Sebanyak Rp 2,52 Triliun Bantuan Tanpa Pertanggungjawaban
Kamis, 12 Agustus 2010 18:53 WIB
"(Itu) terkait kepatuhan terhadap peraturan perundang-undangan," kata Auditor Utama KN V BPK Achmad Sjakir Amir dalam sambutannya saat penyerahan Laporan Hasil Pemeriksaan Laporan Keuangan Pemerintah Daerah (LKPD) 2009 pada Dewan Perwakilan Rakyat Daerah Jawa Barat, Kamis (12/8).
Temuan BPK berupa hal terkait bantuan sosial, hibah, bantuan keuangan, dan bantuan subsidi itu belum ada pertanggungjawaban penggunaannya. Bantuan itu akumulasi dari belum diserahkannya peratngunjawabannya oleh penerima hibah sejak tahun 2003 hingga semester pertama 2010.
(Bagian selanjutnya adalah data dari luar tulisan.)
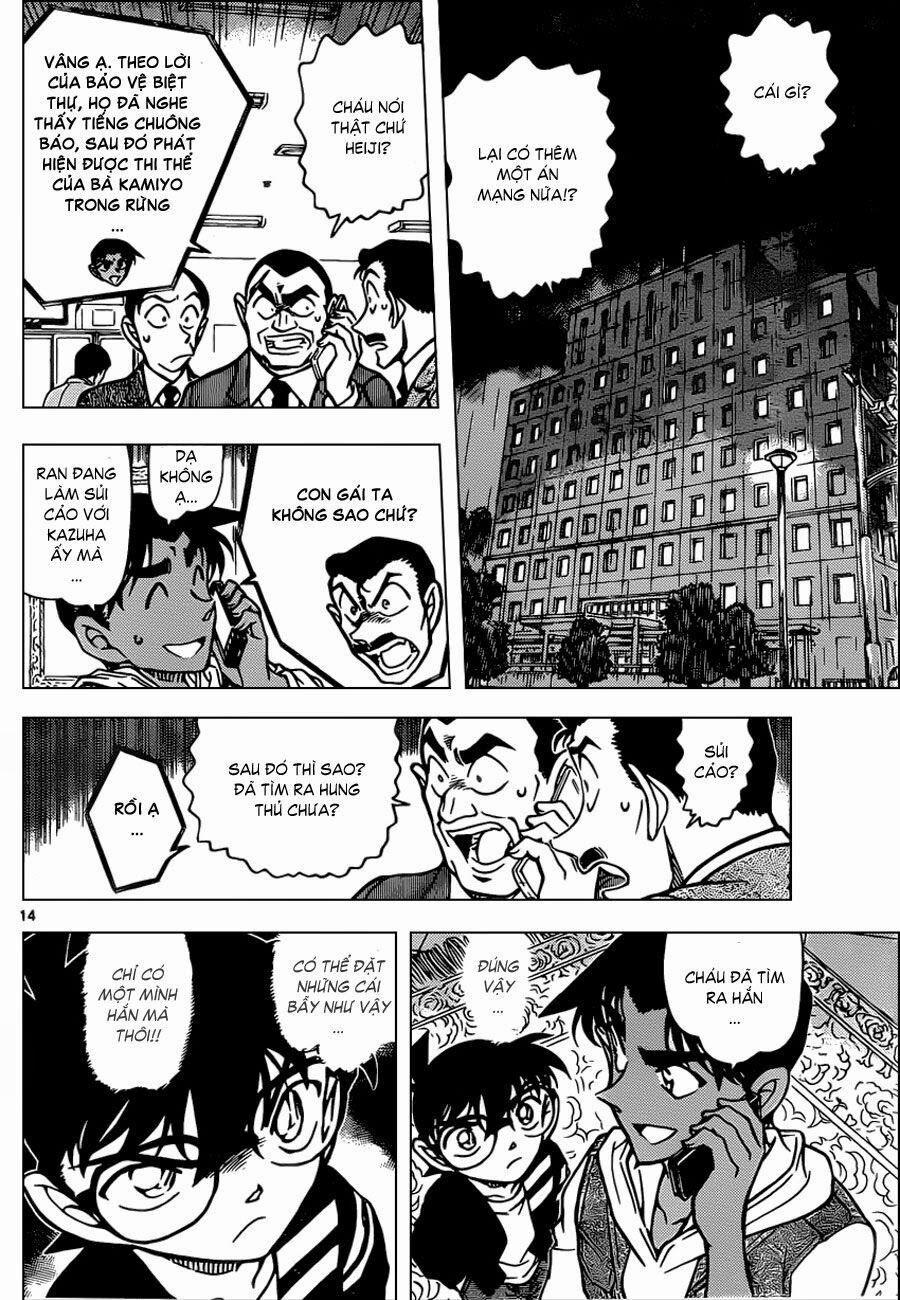 Thám Tử Conan 839 trang 13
Gubernur Ahmad Heryawan mengatakan, pemberian bantuan yang jadi catatan BPK itu merupakan bantuan yang diberikan sebelum tahun 2009. "Itu bantuan tahun-tahun sebelumnya," katanya.
Dia mengatakan, bukan perkara mudah untuk membereskan bukti pertangungjawaban penggunaan dana bantuan itu. Heryawan mencontohkan, praktek pemberian hibah dulu, hanya berubah transaksi serah terima dengan kwitansi sebagai alat buktinya. "Menelusurinya bukan perkara mudah," katanya.
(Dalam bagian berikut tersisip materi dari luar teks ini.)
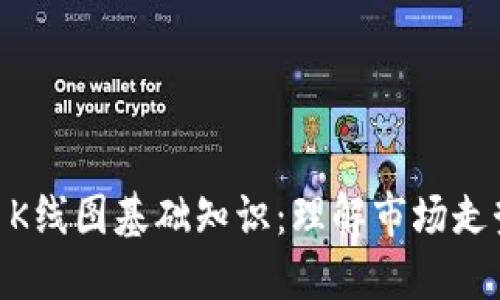数字货币K线图基础知识:理解市场走势的关键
Gara-gara itu, sejak 2009 dia menerbitkan Surat Keputusan yang mewajibkan penerima bantuan memberikan laporan penggunaannya. Tahun ini aturan itu akan diperketat dengan mewajibkan laporan itu harus diaudit akuntan publik.
Tinggal persoalannya, papar Heryawan, memutuskan berapa batas minimal pemberian bantuan yang laporannya wajib diaudit oleh akuntan publik. Jakarta menggunakan aturan itu, dengan menetapkan batas bantuan Rp 500 juta yang wajib audit oleh akuntan publik.
"Akan kita lihat, untuk membuat laporan akuntan publik itu perlu biaya. Jangan sampai biaya laporannya lebih besar daripada bantuannya," katanya. Heryawan mengaku, tengah menyiapkan Surat Keputusan khusus soal kewajiban audit untuk penggunaan bantuan sosial itu.
Tahun ini dia sudah membentuk tim akuntabilitas untuk meverifikasi layak tidaknya penerima bantuan itu. "Kalau fiktif, ktia coret langsung," katanya.